# WHAT YOU SHOULD DO
Starting with the line that contains "Vietnam;Lao, site loc_0208, 2018-06-26" and stopping after the line that contains "label granularity: sequence-level", return each line below exactly as written, with no others.

[Items listed in a dataset]
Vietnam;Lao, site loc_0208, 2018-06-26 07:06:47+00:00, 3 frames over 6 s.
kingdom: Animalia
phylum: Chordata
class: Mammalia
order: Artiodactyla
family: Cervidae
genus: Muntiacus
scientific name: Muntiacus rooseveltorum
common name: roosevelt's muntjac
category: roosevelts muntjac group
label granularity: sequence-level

---

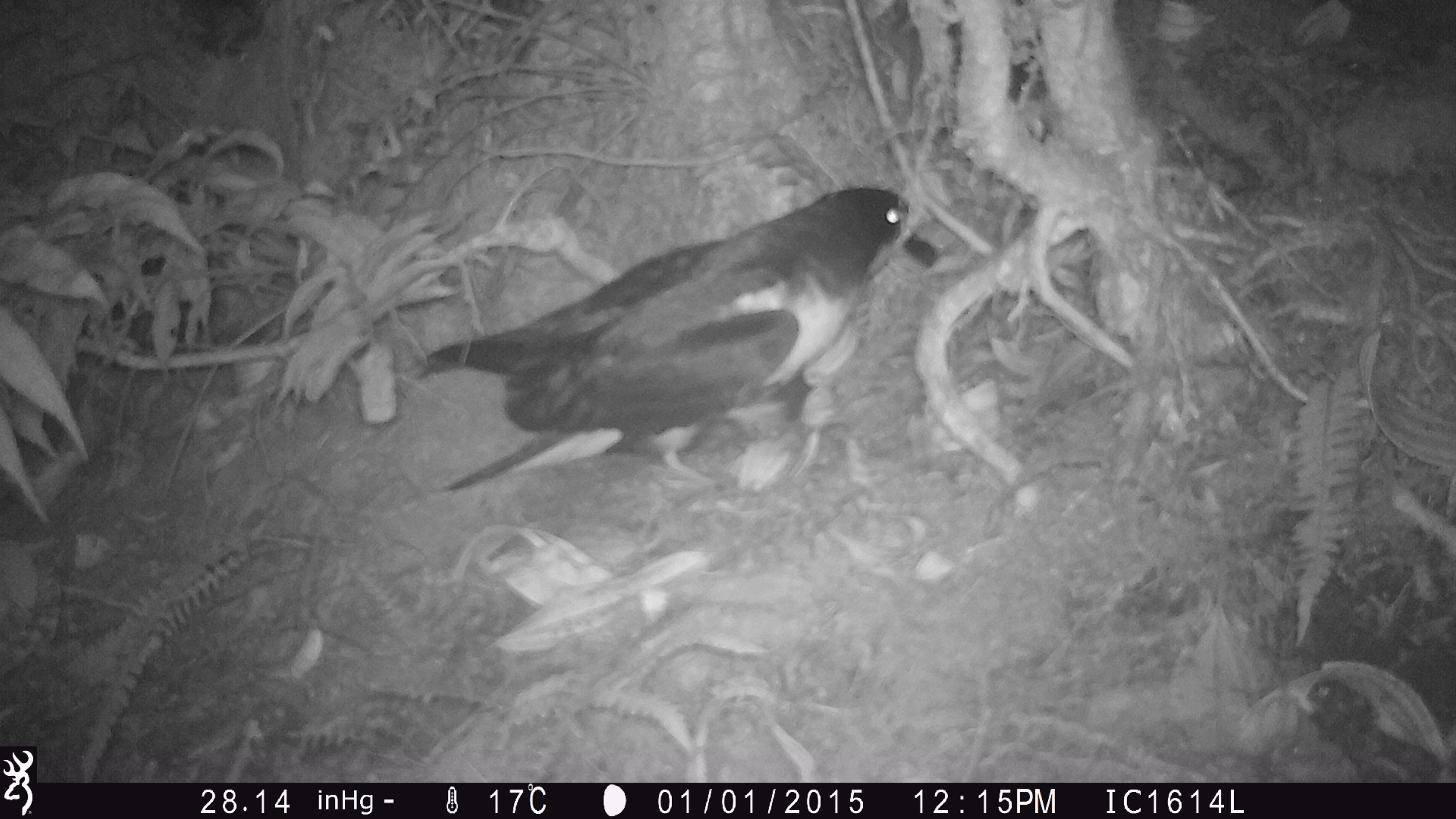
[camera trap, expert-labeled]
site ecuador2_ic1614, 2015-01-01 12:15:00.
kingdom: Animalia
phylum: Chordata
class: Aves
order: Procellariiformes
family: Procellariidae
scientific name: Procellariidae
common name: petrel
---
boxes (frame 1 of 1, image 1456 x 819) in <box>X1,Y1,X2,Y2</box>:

--

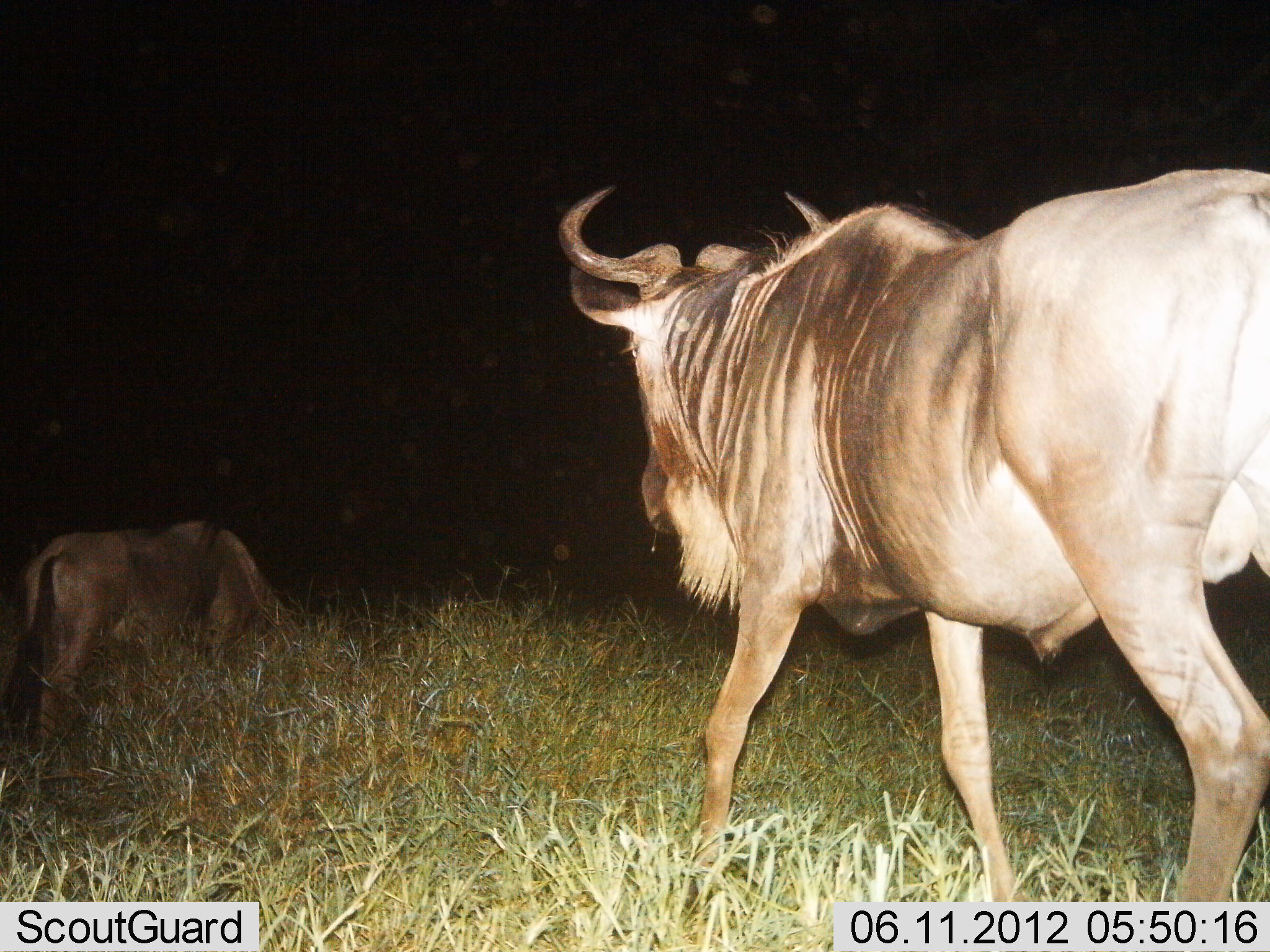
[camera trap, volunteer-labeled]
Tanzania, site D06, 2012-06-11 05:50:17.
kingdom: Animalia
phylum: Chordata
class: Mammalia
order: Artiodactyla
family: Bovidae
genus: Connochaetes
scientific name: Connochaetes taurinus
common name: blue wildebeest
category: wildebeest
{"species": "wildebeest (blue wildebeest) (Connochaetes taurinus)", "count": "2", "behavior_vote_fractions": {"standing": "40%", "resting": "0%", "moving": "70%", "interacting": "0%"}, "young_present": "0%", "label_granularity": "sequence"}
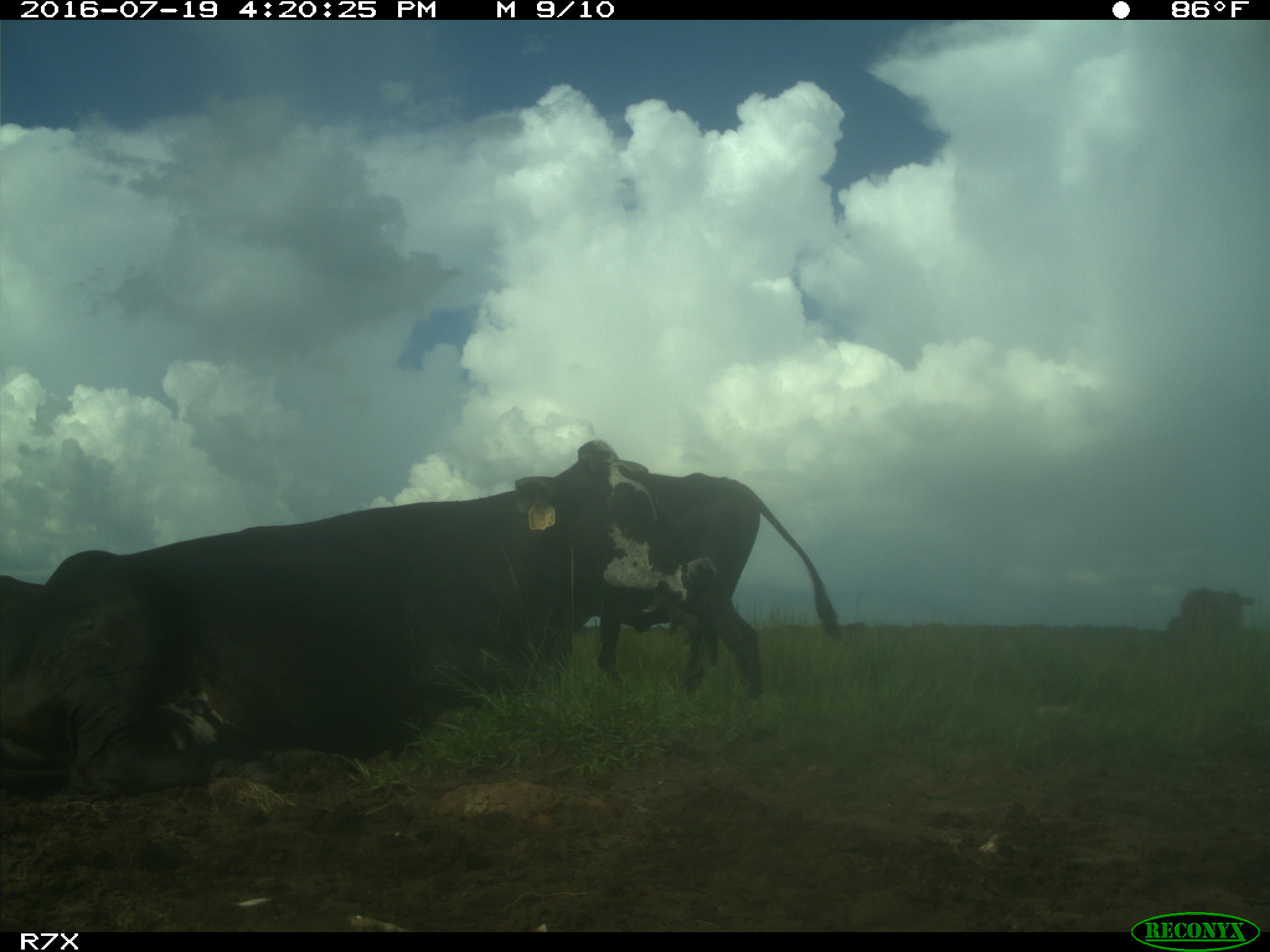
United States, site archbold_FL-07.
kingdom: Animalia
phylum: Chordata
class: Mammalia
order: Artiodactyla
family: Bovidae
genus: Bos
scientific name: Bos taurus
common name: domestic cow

# COMPLETED EXERCISE
Vietnam;Lao, site loc_0208, 2018-06-26 07:06:47+00:00, 3 frames over 6 s.
kingdom: Animalia
phylum: Chordata
class: Mammalia
order: Artiodactyla
family: Cervidae
genus: Muntiacus
scientific name: Muntiacus rooseveltorum
common name: roosevelt's muntjac
category: roosevelts muntjac group
label granularity: sequence-level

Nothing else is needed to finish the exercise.